Negotiating the shareholders agreement for a growth capital investment
If you are not familiar with some of the terms used in this resource, we recommend taking a look at our Understanding growth capital term sheets resource.
Once a term sheet is agreed and during the course of due diligence, investors will provide a first draft of the proposed shareholders agreement.
Part of the scope for your appointed law firm will be to review the proposed shareholders agreement and ensure that it reflects the terms agreed in the term sheet.
What is the shareholders agreement?
Also known as the subscription agreement or the investment agreement, the shareholders agreement sets out the commercial and legal terms of the round, including how the company and its investors will interact.
Unlike the articles of association, the shareholders agreement is not a constitutional document and therefore does not have to be made public. It may contain information and terms that you consider to be commercially sensitive and prefer to keep confidential.
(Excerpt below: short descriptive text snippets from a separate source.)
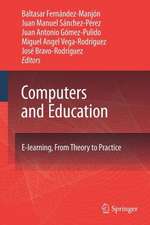 Computers and Education: E-Learning, From Theory to Practice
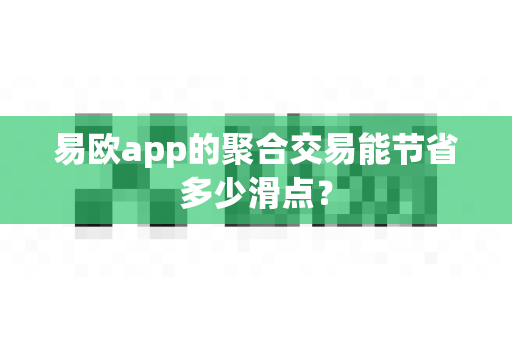 易欧app的聚合交易能节省多少滑点？-第1张图片-易欧app-全球最大的比特币交易所【官方网站】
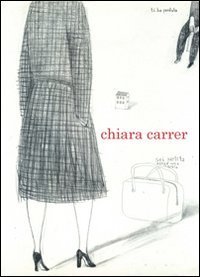 Chiara Carrer. Ediz. italiana e inglese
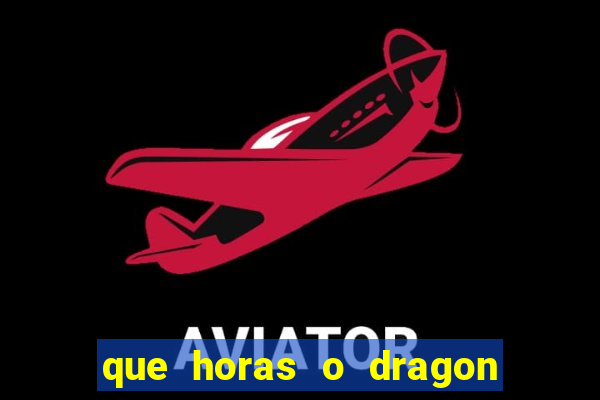 que horas o dragon fortune paga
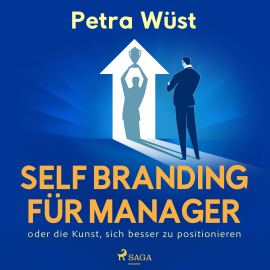 Hörbuch Self Branding für Manager - oder die Kunst, sich besser zu positionieren  - Autor Petra Wüst   - gelesen von Tabea Scholz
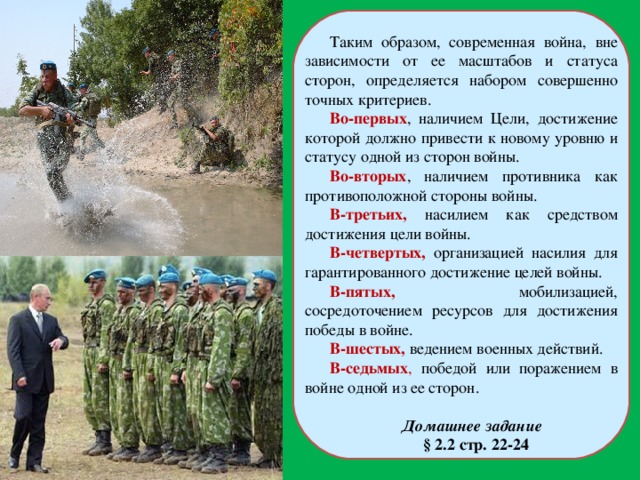 Таким образом, современная война, вне зависимости от ее масштабов и статуса сторон, определяется набором совершенно точных критериев. Во-первых , наличием Цели, достижение которой должно привести к новому уровню и статусу одной из сторон войны. Во-вторых , наличием противника как противоположной стороны войны. В-третьих,  насилием как средством достижения цели войны. В-четвертых,  организацией насилия для гарантированного достижение целей войны. В-пятых,  мобилизацией, сосредоточением ресурсов для достижения победы в войне. В-шестых,  ведением военных действий. В-седьмых , победой или поражением в войне одной из ее сторон. Домашнее задание  § 2.2 стр. 22-24 
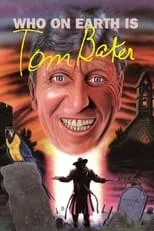 Póster de la película Who on Earth Is... Tom Baker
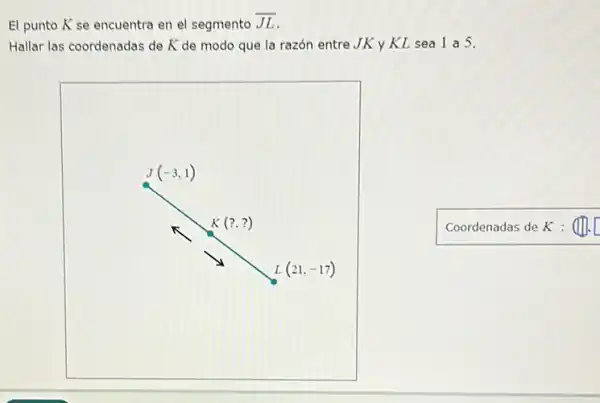 El punto K se encuentra en el segmento overline (JL)
Hallar las coordenadas de K de modo que la razón entre JK y KL sea 1 a 5.
Coordenadas de K : (II. [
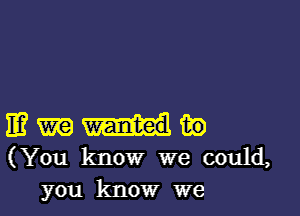 11? m in
(You know we could,
you know we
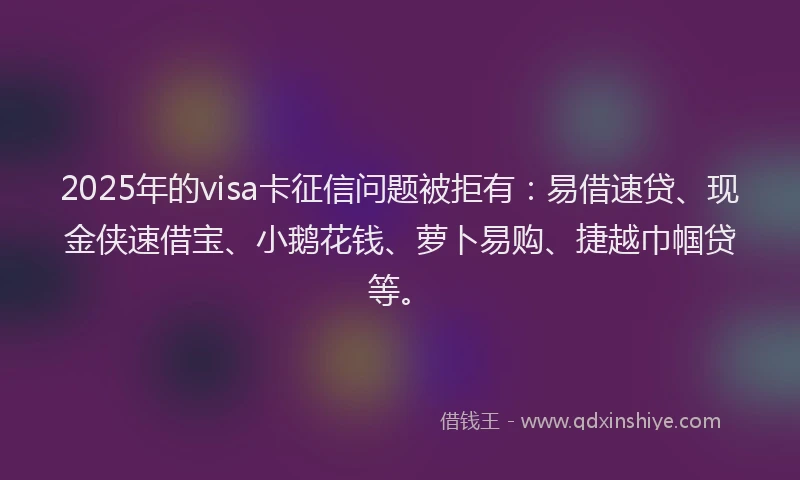 2025年的visa卡征信问题被拒有：易借速贷、现金侠速借宝、小鹅花钱、萝卜易购、捷越巾帼贷等。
Parties to the agreement will be:
- The company
- The new investors
- Key members of the management team, which may include key directors, employee-shareholders and the warrantors
- Newly appointed Non Executive Directors, that are joining the Board as part of the transaction.
Terms that are included in the shareholders agreement
- Sums invested
- Classes of share
- Commercial terms attached to classes of share
- Warranties
- Information rights
- Investor consents
- Restrictive covenants
- Option scheme
- Fees
Negotiation of the shareholders agreement
It is typical for several drafts of the shareholders agreement to pass between both sets of lawyers before the final draft is agreed. We recommend staying close to this process so that you are aware of any points of a commercial nature and can provide your position. The term sheet is used as a guide, but remember that it is not legally binding and therefore it is possible to propose changes.
In negotiating any equity investment, it is important not to lose sight of the fact that you are entering into a long term partnership with the new investor, and not selling the business, for example. As a result, alignment is important and protracted negotiation on minor points may be damaging and could impact the likelihood of completion or a successful partnership.
Points to be aware of
Here are a number of key points that are often discussed specifically during negotiation of the shareholders agreement:
Warranties and warranty liability caps
The company and certain members of the management team will be required to provide warranties. The list of warranties is included within the Shareholders Agreement. It may be that additional warranties are added by the investor through the course of due diligence – particularly if any concerns are raised. It is important to understand what each of the warranties means and if there are any that you are not prepared to give, then ask your lawyer to propose a caveat, carve out, or to disclose certain information against those specific warranties in the disclosure letter.
Warranty liability caps set out the maximum amount of money the company or individual is liable to pay in the event that the investor makes a claim under the warranties.
Where this cap is set depends on the investor and each individual warrantor, but they are often a subject of discussion as certain members of management may feel uncomfortable about their liability.
There are a few guiding principles that investors use when proposing liability caps:
- The cap should be sufficiently high to encourage the individual to consider the warranties carefully and make the appropriate disclosures
- It should take into account the shareholding that the individual holds and if they are receiving any cash out as part of the transaction. If they hold no, or a very small proportion of the equity and they are not selling any of their shares as part of the transaction, then their liability cap may be lower, or even nil.
- The company’s liability cap is ordinarily linked to the total size of the investment.
Investor consents
The shareholders agreement will set out any investor consent items, i.e. actions or matters for which investor consent must be sought.
This is necessary for minority investors who do not hold a controlling equity stake and therefore cannot exert this influence through their shareholding alone.
They require the ability to veto certain decisions in case they are excluded from them.
It is important to note that consent items are often those of key strategic importance to the company and its growth. The list is not intended to be an indication of the items that the investor wishes to veto, but instead the decisions that the investor would not want to be excluded from. They may be used as a guide as to decisions that should be discussed at board meetings.
The consents will likely include certain thresholds that should be set accordingly for your business.
Completion of the shareholders agreement
Once all terms are agreed, the shareholders agreement is signed by the relevant parties and dated on completion of the transaction, and from then on becomes legally binding on the parties to it.
Why do some companies have two shareholders agreements?
It is common practice in the US, and occasionally in the UK, for companies that undergo multiple successive funding rounds to have two agreements: a shareholders agreement and a subscription agreement.
The two documents essentially split the shareholders agreement in two – the shareholders agreement acts as an umbrella agreement while each subscription agreement governs a particular round.
This is designed to avoid the need to negotiate and draft an entirely new shareholders agreement each time a fundraise is undertaken.
The shareholders agreement contains the investor rights, such as information rights, warranties, investor consents and restrictive covenants.
The subscription agreement contains only the specific terms and mechanics of that particular round.
This approach can work well provided that the umbrella shareholders agreement is sufficiently sophisticated such that investors in subsequent rounds are happy to agree to their terms without significant amendments.